'''

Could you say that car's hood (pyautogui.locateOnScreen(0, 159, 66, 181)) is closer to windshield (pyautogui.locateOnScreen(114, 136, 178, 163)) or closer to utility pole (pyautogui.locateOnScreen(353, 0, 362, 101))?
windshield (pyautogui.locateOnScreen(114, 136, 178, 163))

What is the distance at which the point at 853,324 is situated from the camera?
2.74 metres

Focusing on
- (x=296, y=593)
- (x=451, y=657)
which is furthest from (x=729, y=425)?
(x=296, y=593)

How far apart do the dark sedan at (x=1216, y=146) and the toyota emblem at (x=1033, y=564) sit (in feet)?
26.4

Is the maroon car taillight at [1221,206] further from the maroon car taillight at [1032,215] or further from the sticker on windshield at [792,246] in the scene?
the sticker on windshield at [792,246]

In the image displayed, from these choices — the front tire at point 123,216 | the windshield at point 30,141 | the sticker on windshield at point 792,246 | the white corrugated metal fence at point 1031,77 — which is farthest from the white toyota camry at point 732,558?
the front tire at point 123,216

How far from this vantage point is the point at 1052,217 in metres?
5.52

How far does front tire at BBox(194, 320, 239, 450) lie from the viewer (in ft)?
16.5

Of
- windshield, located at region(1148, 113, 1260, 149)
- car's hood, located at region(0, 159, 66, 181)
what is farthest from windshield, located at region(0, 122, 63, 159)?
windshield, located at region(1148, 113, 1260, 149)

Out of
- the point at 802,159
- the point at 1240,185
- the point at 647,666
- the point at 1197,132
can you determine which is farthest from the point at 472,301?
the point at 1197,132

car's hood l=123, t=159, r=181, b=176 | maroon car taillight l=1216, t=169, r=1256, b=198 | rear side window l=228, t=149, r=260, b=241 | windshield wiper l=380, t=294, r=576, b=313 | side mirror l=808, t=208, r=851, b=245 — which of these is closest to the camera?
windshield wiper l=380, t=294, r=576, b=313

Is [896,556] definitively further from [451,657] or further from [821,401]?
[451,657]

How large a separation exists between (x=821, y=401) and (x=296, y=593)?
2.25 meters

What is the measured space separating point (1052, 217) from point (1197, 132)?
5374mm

'''

Please reproduce every line of the material word for word.

**ANSWER FOR THE TASK:**
Could you say that car's hood (pyautogui.locateOnScreen(0, 159, 66, 181)) is closer to windshield (pyautogui.locateOnScreen(114, 136, 178, 163)) or closer to utility pole (pyautogui.locateOnScreen(353, 0, 362, 101))?
windshield (pyautogui.locateOnScreen(114, 136, 178, 163))

What is the distance at which the point at 853,324 is situated from the camera?
2.74 metres

Focusing on
- (x=296, y=593)
- (x=451, y=657)
which is furthest from (x=729, y=425)?
(x=296, y=593)

How far apart do the dark sedan at (x=1216, y=146) and the toyota emblem at (x=1033, y=564) sit (in feet)?
26.4

Is the maroon car taillight at [1221,206] further from the maroon car taillight at [1032,215] or further from the sticker on windshield at [792,246] in the scene?
the sticker on windshield at [792,246]

In the image displayed, from these choices — the front tire at point 123,216 | the windshield at point 30,141 | the sticker on windshield at point 792,246 | the white corrugated metal fence at point 1031,77 — which is farthest from the white toyota camry at point 732,558?
the front tire at point 123,216

How far from this vantage point is the point at 1052,217 in metres?
5.52

How far does front tire at BBox(194, 320, 239, 450) lie from the viewer (in ft)?
16.5

Of
- windshield, located at region(1148, 113, 1260, 149)
- car's hood, located at region(0, 159, 66, 181)
what is farthest from windshield, located at region(0, 122, 63, 159)?
windshield, located at region(1148, 113, 1260, 149)

Out of
- the point at 802,159
- the point at 1240,185
- the point at 647,666
- the point at 1197,132
can you determine which is farthest from the point at 472,301?
the point at 1197,132

car's hood l=123, t=159, r=181, b=176 | maroon car taillight l=1216, t=169, r=1256, b=198 | rear side window l=228, t=149, r=260, b=241 | windshield wiper l=380, t=294, r=576, b=313 | side mirror l=808, t=208, r=851, b=245 — which of these is closest to the camera?
windshield wiper l=380, t=294, r=576, b=313

Is [896,556] definitively further from [451,657] or further from [821,401]?
[451,657]

How large a separation exists between (x=821, y=401) and (x=296, y=593)?
2.25 meters

What is the measured space separating point (1052, 217) from point (1197, 132)?
5374mm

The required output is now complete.